以下是TF版本层的实现,以及生成器和判别器的实现
`def gated_linear_layer(inputs, gates, name = None):

    activation = tf.multiply(x = inputs, y = tf.sigmoid(gates), name = name)

    return activation
################################
def instance_norm_layer(
    inputs, 
    epsilon = 1e-05,
    activation_fn = None, 
    name = None):

    instance_norm_layer = tf.contrib.layers.instance_norm(
        inputs = inputs,
        epsilon = epsilon,
        activation_fn = activation_fn)

    return instance_norm_layer
###############################
def conv1d_layer(#inputs = inputs, filters = 128, kernel_size = 15, strides = 1, activation = None, name = 'h1_conv'
    inputs, 
    filters, 
    kernel_size, 
    strides = 1, 
    padding = 'same', 
    activation = None,
    kernel_initializer = None,
    name = None):                                        
    
    conv_layer=tf.layers.conv2d(
        inputs=inputs,
        filters=filters,
        data_format='channels_first',
        kernel_size=[kernel_size,1],
        strides=[strides,1],
        padding=padding,
        activation=activation,
        kernel_initializer=kernel_initializer,
        name=name

    )
    
    return conv_layer
###############################
def conv2d_layer(
    inputs, 
    filters, 
    kernel_size, 
    strides, 
    padding = 'same', 
    activation = None,
    kernel_initializer = None,
    name = None):

    conv_layer = tf.layers.conv2d(
        inputs = inputs,
        filters = filters,
        kernel_size = kernel_size,
        strides = strides,
        padding = padding,
        activation = activation,
        kernel_initializer = kernel_initializer,
        name = name)

    return conv_layer

def residual1d_block(
    inputs,
    filters = 1024, 
    kernel_size = 3, 
    strides = 1,
    name_prefix = 'residule_block_'):
    #[1,32,512]
    h1 = conv1d_layer(inputs = inputs, filters = filters, kernel_size = kernel_size, strides = strides, activation = None, name = name_prefix + 'h1_conv')
    #[1,32,1024]
    h1_norm = instance_norm_layer(inputs = h1, activation_fn = None, name = name_prefix + 'h1_norm')

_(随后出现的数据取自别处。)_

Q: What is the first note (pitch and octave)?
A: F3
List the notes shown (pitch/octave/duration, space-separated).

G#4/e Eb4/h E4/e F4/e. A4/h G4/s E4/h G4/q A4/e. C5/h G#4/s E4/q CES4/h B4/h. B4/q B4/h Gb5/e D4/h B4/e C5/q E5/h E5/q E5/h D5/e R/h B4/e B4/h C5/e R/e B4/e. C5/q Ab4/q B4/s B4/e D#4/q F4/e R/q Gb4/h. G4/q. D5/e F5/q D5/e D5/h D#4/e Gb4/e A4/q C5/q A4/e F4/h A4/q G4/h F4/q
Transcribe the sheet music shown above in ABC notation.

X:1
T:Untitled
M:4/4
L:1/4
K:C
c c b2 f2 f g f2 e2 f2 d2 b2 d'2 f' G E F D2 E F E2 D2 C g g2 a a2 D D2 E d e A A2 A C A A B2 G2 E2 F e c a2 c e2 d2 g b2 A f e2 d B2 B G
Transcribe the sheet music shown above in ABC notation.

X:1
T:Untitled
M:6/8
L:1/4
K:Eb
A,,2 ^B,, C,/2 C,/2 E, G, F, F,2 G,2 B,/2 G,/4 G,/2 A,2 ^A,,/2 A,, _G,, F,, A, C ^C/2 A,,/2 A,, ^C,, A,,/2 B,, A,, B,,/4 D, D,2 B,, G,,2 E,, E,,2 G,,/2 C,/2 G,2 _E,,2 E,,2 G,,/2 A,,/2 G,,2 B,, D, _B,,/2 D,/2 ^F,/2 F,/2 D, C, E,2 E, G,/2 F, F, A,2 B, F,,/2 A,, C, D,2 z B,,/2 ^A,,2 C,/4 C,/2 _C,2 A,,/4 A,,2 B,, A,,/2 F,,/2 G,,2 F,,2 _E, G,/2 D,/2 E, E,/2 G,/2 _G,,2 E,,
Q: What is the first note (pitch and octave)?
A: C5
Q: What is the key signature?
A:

    h1_gates = conv1d_layer(inputs = inputs, filters = filters, kernel_size = kernel_size, strides = strides, activation = None, name = name_prefix + 'h1_gates')
    #[1,32,1024]
    h1_norm_gates = instance_norm_layer(inputs = h1_gates, activation_fn = None, name = name_prefix + 'h1_norm_gates')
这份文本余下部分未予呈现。